REQUIREMENTS:
Copy out the stretch of the records below from the line containing "Is (211,379) above" through the end of the records, word for word and with no changes.

INPUT RECORDS:
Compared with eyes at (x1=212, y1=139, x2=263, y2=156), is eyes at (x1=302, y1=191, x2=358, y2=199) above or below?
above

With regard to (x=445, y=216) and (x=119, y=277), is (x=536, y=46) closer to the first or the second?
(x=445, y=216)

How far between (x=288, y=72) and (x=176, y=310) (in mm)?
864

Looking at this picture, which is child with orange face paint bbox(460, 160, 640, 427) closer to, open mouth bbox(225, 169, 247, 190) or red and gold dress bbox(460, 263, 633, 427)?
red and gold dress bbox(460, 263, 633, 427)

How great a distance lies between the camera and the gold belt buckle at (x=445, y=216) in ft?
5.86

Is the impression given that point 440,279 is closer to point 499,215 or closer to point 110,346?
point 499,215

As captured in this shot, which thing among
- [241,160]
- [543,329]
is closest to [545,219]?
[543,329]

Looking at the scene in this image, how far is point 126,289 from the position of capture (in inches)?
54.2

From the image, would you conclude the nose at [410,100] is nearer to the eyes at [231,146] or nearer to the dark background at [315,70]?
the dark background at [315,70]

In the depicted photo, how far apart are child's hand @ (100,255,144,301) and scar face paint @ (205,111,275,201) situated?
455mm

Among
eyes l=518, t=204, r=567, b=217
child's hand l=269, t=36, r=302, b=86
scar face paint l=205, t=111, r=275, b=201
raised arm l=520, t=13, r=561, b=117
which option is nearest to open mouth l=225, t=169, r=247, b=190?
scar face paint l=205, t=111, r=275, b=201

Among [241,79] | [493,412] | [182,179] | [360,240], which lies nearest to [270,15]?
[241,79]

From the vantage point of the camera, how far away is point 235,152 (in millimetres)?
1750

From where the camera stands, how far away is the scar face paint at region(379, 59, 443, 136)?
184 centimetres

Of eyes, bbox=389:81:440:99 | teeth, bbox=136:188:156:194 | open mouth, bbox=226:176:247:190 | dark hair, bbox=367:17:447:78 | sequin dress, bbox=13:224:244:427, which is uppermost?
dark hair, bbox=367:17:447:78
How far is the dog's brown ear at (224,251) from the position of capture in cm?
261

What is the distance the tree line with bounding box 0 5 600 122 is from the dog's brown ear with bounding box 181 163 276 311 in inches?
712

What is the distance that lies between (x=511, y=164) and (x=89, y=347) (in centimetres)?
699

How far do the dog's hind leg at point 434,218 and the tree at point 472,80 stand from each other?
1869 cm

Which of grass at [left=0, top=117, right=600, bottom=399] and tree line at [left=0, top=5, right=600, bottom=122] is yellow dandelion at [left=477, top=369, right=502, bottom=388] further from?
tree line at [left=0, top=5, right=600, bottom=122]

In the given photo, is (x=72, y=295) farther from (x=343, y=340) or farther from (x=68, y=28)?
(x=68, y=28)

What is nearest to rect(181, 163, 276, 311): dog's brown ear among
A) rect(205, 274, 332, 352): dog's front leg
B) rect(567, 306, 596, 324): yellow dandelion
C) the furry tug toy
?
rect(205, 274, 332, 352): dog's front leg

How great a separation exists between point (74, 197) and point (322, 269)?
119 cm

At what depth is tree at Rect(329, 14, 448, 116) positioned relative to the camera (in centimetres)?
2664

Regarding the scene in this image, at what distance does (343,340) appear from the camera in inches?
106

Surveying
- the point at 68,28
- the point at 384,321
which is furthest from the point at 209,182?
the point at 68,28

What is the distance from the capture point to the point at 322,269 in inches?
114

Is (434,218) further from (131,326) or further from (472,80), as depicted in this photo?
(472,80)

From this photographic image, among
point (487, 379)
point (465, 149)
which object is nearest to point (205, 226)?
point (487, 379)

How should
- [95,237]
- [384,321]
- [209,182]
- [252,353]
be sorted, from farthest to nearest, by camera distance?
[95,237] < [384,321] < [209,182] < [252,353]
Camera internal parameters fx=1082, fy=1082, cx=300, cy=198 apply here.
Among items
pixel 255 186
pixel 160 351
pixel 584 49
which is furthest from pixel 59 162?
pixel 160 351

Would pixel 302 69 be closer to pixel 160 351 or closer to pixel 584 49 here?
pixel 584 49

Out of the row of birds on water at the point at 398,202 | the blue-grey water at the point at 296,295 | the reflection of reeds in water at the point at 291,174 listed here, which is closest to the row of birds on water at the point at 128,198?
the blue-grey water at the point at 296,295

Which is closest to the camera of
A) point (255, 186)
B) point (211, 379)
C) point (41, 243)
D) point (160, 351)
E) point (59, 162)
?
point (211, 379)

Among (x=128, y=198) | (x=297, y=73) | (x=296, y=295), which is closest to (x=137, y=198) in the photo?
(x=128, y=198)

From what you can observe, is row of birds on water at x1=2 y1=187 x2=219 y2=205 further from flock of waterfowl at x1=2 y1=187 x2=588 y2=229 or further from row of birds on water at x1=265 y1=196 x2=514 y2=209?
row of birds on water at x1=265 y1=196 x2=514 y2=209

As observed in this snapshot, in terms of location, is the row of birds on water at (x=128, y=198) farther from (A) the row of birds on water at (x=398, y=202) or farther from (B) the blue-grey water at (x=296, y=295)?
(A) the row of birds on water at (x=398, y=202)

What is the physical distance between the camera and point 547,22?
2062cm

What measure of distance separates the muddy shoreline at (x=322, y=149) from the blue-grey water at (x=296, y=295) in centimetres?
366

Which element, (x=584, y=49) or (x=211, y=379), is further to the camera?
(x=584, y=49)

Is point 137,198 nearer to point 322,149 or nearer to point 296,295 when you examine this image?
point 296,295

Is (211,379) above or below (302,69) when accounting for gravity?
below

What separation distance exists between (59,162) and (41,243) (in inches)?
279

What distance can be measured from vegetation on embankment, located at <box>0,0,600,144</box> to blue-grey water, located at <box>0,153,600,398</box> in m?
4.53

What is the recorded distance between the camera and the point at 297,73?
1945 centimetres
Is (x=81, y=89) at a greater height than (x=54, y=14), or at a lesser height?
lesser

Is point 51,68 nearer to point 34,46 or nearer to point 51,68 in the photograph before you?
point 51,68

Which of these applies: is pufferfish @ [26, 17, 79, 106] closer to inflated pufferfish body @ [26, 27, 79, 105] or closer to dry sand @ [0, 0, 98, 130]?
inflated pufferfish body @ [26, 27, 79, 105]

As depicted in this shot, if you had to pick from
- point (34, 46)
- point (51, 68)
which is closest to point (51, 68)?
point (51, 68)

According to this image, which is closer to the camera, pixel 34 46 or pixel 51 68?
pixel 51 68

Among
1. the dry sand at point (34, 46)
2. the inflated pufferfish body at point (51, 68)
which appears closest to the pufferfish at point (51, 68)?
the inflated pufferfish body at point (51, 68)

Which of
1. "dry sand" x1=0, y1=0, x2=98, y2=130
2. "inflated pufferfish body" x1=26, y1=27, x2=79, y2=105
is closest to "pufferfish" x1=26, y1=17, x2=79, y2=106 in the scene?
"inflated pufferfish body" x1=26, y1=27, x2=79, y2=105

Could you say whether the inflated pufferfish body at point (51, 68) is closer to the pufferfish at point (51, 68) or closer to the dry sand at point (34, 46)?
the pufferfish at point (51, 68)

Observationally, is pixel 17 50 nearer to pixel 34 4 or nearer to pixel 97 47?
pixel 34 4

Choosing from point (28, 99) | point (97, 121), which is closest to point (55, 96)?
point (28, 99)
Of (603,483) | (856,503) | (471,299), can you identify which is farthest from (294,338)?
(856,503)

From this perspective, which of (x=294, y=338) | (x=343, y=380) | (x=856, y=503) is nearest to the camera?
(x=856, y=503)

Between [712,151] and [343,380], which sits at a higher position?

RIGHT ANSWER:
Is (211,379) above or below (302,69) when accounting for gravity?
below

What separation distance exists between (59,162) and (41,243) (in inches)?
279

What distance can be measured from vegetation on embankment, located at <box>0,0,600,144</box> to blue-grey water, located at <box>0,153,600,398</box> in m?
4.53

What is the recorded distance between the camera and the point at 297,73?
1945 centimetres
Is (x=81, y=89) at a greater height than (x=54, y=14), or at a lesser height?
lesser

Is point 51,68 nearer to point 34,46 or nearer to point 51,68 in the photograph before you?
point 51,68

Which of these applies: is pufferfish @ [26, 17, 79, 106] closer to inflated pufferfish body @ [26, 27, 79, 105] or closer to dry sand @ [0, 0, 98, 130]?
inflated pufferfish body @ [26, 27, 79, 105]

As depicted in this shot, if you had to pick from
- point (34, 46)
- point (51, 68)
which is closest to point (51, 68)?
point (51, 68)

According to this image, which is closer to the camera, pixel 34 46 or pixel 51 68?
pixel 51 68

Among
1. the dry sand at point (34, 46)
2. the inflated pufferfish body at point (51, 68)
which appears closest to the pufferfish at point (51, 68)?
the inflated pufferfish body at point (51, 68)

Which of
1. "dry sand" x1=0, y1=0, x2=98, y2=130
2. "inflated pufferfish body" x1=26, y1=27, x2=79, y2=105
is closest to "pufferfish" x1=26, y1=17, x2=79, y2=106 in the scene?
"inflated pufferfish body" x1=26, y1=27, x2=79, y2=105

Could you say whether the inflated pufferfish body at point (51, 68) is closer to the pufferfish at point (51, 68) or closer to the dry sand at point (34, 46)?
the pufferfish at point (51, 68)

Observationally, is pixel 17 50 nearer to pixel 34 4 or nearer to pixel 97 47?
pixel 34 4

Choosing from point (28, 99) | point (97, 121), which is closest to point (55, 96)?
point (28, 99)
Of (603,483) | (856,503) | (471,299), can you identify which is farthest from (294,338)?
(856,503)

From this perspective, which of (x=294, y=338) | (x=343, y=380) | (x=856, y=503) is nearest to the camera?
(x=856, y=503)

Between [712,151] and [343,380], which sits at a higher position?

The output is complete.